Thursday, February 14, 2008

Evidence Based Scheduling

Today I read this interesting article about Evidence Based Scheduling (EBS), a scheduling system based on evidence emerging from historical timesheet data recorded by individual developers. I pretty much agree with Joel but I have two notes:
  1. Joel says that if you extimate tasks that take more than 16 hours to complete you're "officially doomed", and that you should break up every task to fit within the limit. As a matter of fact, in iterative development you accept the fact that initial estimates are not really estimates, but "kind and tentative answers" based on the experience of the developers. You can't break up all the tasks at the beginning of a project, and even in the middle of it you normally estimate precisely only for the next iteration or two. So the schedule gradually emerges, but it never goes too far in time. It would be unrealistic, and it would not consider the Uncertainty Principle: "uncertainty is inherent and inevitable in software projects and processes". That's the "bad" news for the management. The good news is that the schedule will be more and more precise, though I never thought of the Monte Carlo method (which I'm going to try in the future).
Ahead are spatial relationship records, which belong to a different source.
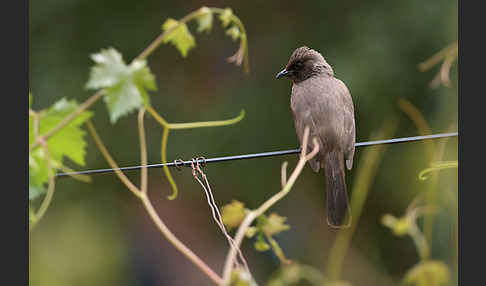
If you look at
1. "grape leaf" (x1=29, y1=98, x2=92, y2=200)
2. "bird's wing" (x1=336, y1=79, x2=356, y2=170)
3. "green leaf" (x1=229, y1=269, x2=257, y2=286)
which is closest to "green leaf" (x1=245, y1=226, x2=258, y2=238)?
"green leaf" (x1=229, y1=269, x2=257, y2=286)

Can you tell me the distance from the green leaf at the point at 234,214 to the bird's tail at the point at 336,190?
1.38 meters

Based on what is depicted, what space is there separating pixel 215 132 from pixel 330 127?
7.29 feet

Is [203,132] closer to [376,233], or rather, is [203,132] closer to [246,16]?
[246,16]

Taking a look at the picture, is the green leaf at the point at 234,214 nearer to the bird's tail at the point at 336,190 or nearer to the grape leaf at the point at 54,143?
the grape leaf at the point at 54,143

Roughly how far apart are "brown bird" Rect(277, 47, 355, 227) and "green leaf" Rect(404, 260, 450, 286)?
1603 mm

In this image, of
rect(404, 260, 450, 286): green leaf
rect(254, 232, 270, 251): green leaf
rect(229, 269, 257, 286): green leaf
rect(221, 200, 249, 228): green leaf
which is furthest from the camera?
rect(254, 232, 270, 251): green leaf

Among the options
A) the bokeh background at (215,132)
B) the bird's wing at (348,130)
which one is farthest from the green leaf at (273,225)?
the bokeh background at (215,132)

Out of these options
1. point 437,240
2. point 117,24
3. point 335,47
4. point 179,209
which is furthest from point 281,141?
point 437,240

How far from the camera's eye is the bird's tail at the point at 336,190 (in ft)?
8.00

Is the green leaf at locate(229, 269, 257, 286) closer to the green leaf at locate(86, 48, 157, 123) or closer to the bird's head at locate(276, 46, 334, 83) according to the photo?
the green leaf at locate(86, 48, 157, 123)

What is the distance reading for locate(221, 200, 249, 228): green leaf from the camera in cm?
105

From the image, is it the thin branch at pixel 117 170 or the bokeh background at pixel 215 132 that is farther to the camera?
the bokeh background at pixel 215 132

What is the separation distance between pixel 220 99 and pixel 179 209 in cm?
103

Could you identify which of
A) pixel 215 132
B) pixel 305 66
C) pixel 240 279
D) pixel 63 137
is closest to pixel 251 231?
pixel 240 279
Then, I agree with Joel on designing short tasks, but only in the context of the iteration.
  2. Joel says that when you're interrupted you should "keep the clock running" and add the "wasted" time to the original task you were working on. I have been using the Pomodoro Technique for quite a time, which has a quite different approach: basically you have a 25-minute time slot called a pomodoro, which is your unit of measurement. You try to manage and pospone interruptions, but if you have to deal with them at the moment you simply cancel your pomodoro, which means that you don't count it as time spent on your original task. At the end of the day you track the number of pomodoros you have completed, and add them up to your personal record. That can give you an idea of how many ideal engineering hours (IEH, a metric used in the XP method) you can work in a day. That's just another way to keep track of the wasted time: you work 8 hours a day, but you maybe have only 5 of them to spend on your project. That doesn't go against Joel, but simply gives another point of view which leads more or less to the same (good) result.
I liked the metaphore of the schedule seen as a box of wood blocks. To manage overscheduling you ideally talk the Product Owner and have him choose which tasks should slip to next iteration, which is another way to say which blocks should go into the next box. To quote Craig Larman, "people remember slipped dates, not slipped features".